Ella soltó un suspiro.

—Modestia aparte, no soy una cobarde. Es más, para ser chica soy más bien valiente. No me pongo a gritar cuando se apagan las luces de golpe, como hacen otras. Miedo sí tengo, pero no dejo que me domine. Por eso decidí comprobar qué sucedía, y empecé a avanzar por el pasillo a tientas.

—¿En qué dirección?

—Hacia la derecha —dijo ella, y acto seguido levantó la mano derecha y se cercioró de que había ido en esa dirección—. Sí, avancé hacia la derecha. Despacio. El pasillo seguía todo recto y, tras avanzar un trecho, torcía a la derecha. Al fondo vislumbré una luz tenue, muy débil. Parecía la luz de una vela muy lejana. Imaginé que alguien habría encontrado una vela y la habría encendido. Decidí acercarme y descubrí que la luz de la vela se colaba por la rendija de una puerta entreabierta. Una puerta rara, que yo nunca había visto; en todo caso, en el hotel no había puertas así. La cuestión es que de allí salía luz. Me quedé inmóvil delante de la puerta, sin saber qué hacer. No sabía si había alguien dentro; no quería encontrarme con ninguna persona rara, y aquella puerta no me sonaba de nada. Probé a llamar a la puerta con unos golpecitos. Sin embargo, sonaron mucho más fuerte de lo que había previsto, porque todo estaba en silencio. Pero nadie respondía. Esperé unos diez segundos, plantada delante de la puerta sin saber qué hacer. De pronto se oyó un ruido seco procedente del interior. Era como si alguien que vistiese prendas pesadas se levantase del suelo. También se oyeron pasos. Muy lentos.
Ras…, ras…, ras
… Como cuando se camina arrastrando las zapatillas.

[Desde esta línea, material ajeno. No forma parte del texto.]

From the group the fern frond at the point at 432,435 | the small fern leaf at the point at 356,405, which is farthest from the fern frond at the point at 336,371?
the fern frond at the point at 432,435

Paso a paso, se acercaba a la puerta. —La chica se quedó mirando al vacío, como recordando el ruido. Luego sacudió la cabeza—. En el momento en que oí ese ruido, me quedé aterrada. Me dio la sensación de que no eran pasos humanos. Me lo decía mi intuición, no podía basarme en nada concreto. Por primera vez supe qué es que se te hiele la sangre en las venas. Se me heló, pero de verdad. No es una figura retórica. Cogí y puse pies en polvorosa. Debí de caerme una o dos veces, porque luego vi que tenía carreras en las medias, pero de eso no me acuerdo. Sólo recuerdo que eché a correr despavorida. Mientras corría sólo pensaba en qué iba a hacer si el ascensor seguía averiado. Por suerte, funcionaba con normalidad. Los botones y el indicador de la planta estaban iluminados. El ascensor estaba en la planta baja y, cuando pulsé el botón, empezó a subir, aunque lentísimo. Subía con una parsimonia increíble. Segunda planta…, tercera planta…, cuarta… Yo pensaba «¡vamos, vamos!» y rezaba para que llegase enseguida, pero nada. Tardó una eternidad. ¡Parecía ir lento adrede!